The applause was tumultuous when he had further elucidated and finished. To get something out of nothing made a strong appeal to Prouty. It was criminal for Sudds to waste his abilities in a small community. They wondered why he did it.

Hiram Butefish, who succeeded the orator, felt a quite natural diffidence in giving to the Club his modest suggestion, but as he talked he warmed to his subject.

“I am convinced,” declared Mr. Butefish, “that the future of Prouty lies in fossils.”

“Human?” a voice inquired ironically.

“Clams,” replied Mr. Butefish with dignity. “Also fish and periwinkles. Locked in Nature’s boozem over there in the Bad Lands there’s a world of them. I kicked ’em up last year when I was huntin’ horses, and realized their value. They’d go off like hot cakes to high schools and collectors. We could get a professor in here cheap—a lunger, maybe—to classify ’em, and then we’d send out our own salesman. We can advertise and create a market.

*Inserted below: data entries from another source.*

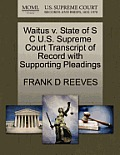 Waitus V. State of S C U.S. Supreme Court Transcript of Record with Supporting Pleadings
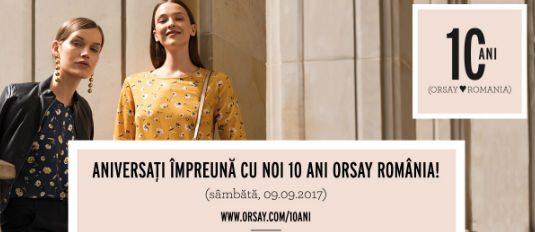 Aniversaţi împreună cu noi 10 ani ORSAY România!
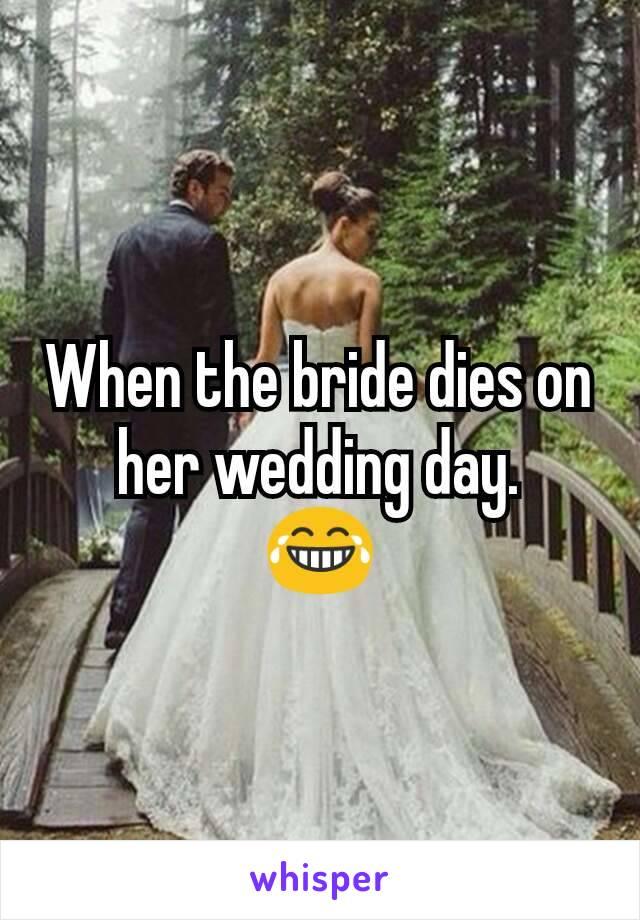 When the bride dies on her wedding day. 😂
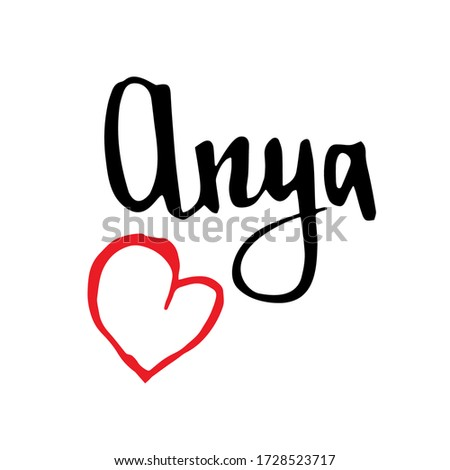 Female name Anya. Hand drawn vector girl name. Drawn by brush words for poster, textile, card, banner, marketing, billboard. Stock fotó ©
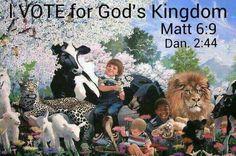 I vote for God's Kingdom. - Matthew 6:9; Daniel 2:44.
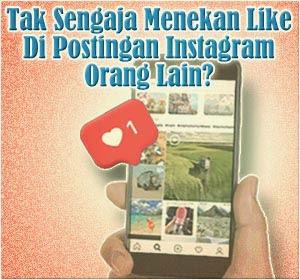 Tak Sengaja Menekan Like Di Postingan Instagram Orang Lain? Begini Caranya Agar Tidak Ketahuan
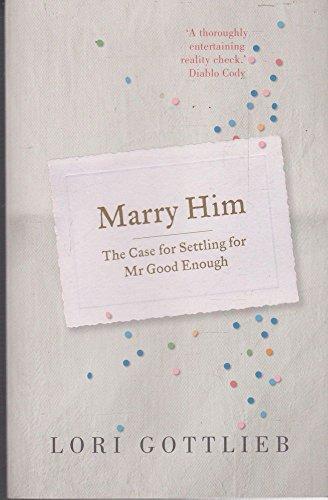 9781921520983: Marry Him - The Case for Settling For Mr Good Enough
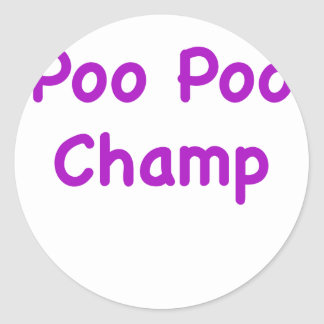 Poo Poo Champ Round Sticker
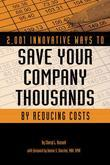 2,001 Innovative Ways to Save Your Company Thousands by Reducing Costs: A Complete Guid to Creative Cost Cutting and Boosting Profits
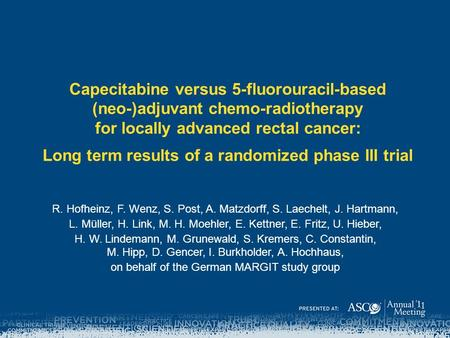 Capecitabine versus 5-fluorouracil-based (neo-)adjuvant chemo-radiotherapy for locally advanced rectal cancer: Long term results of a randomized phase.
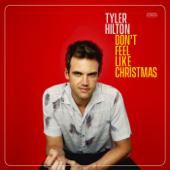 Don't Feel Like Christmas - Tyler Hilton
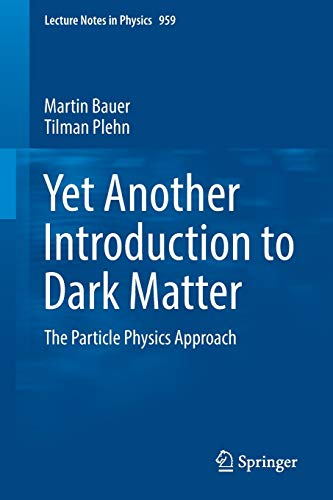 Yet Another Introduction to Dark Matter: The Particle Physics Approach (Lecture Notes in Physics (959), Band 959)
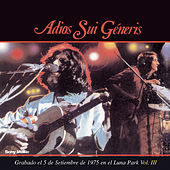 Play & Download Adios Sui Generis Vol III by Sui Generis | Napster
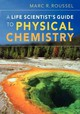 Life Scientist's Guide To Physical Chemistry - Roussel, Marc R. (professor, University Of Lethbridge, Alberta) - ISBN: 9781107006782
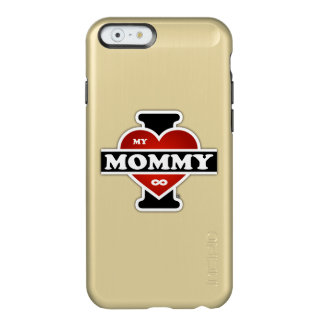 I Love My Mommy To Infinity Incipio Feather Shine iPhone 6 Case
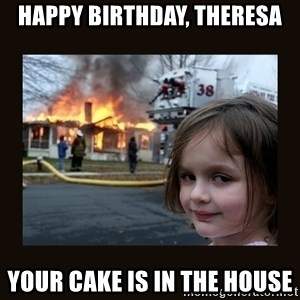 burning house girl - Happy Birthday, Theresa Your cake is in the house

“Gentlemen,” solemnly, “we have not one iota of reason to be discouraged! With thousands of acresavailable for peppermint; with more air to the square inch than any place else in the world, with an inexhaustible bed of fossils under our very noses, all we need to fulfill the dreams of our city’s founder is unity of effort and capital. In other words—MONEY!”

“And the longer you stay in Prouty the more you’ll need it!”

The jeering voice from the rear of the room belonged to Toomey.

The Club turned its head and looked at the interrupter in astonishment. He was sitting in the high-headed arrogance with which once upon a time they had all been familiar. Though momentarily disconcerted, Mr. Butefish collected himself and retorted:

“Perhaps you have something better to offer, Toomey.”

“If I hadn’t I wouldn’t offer it,” he replied insolently.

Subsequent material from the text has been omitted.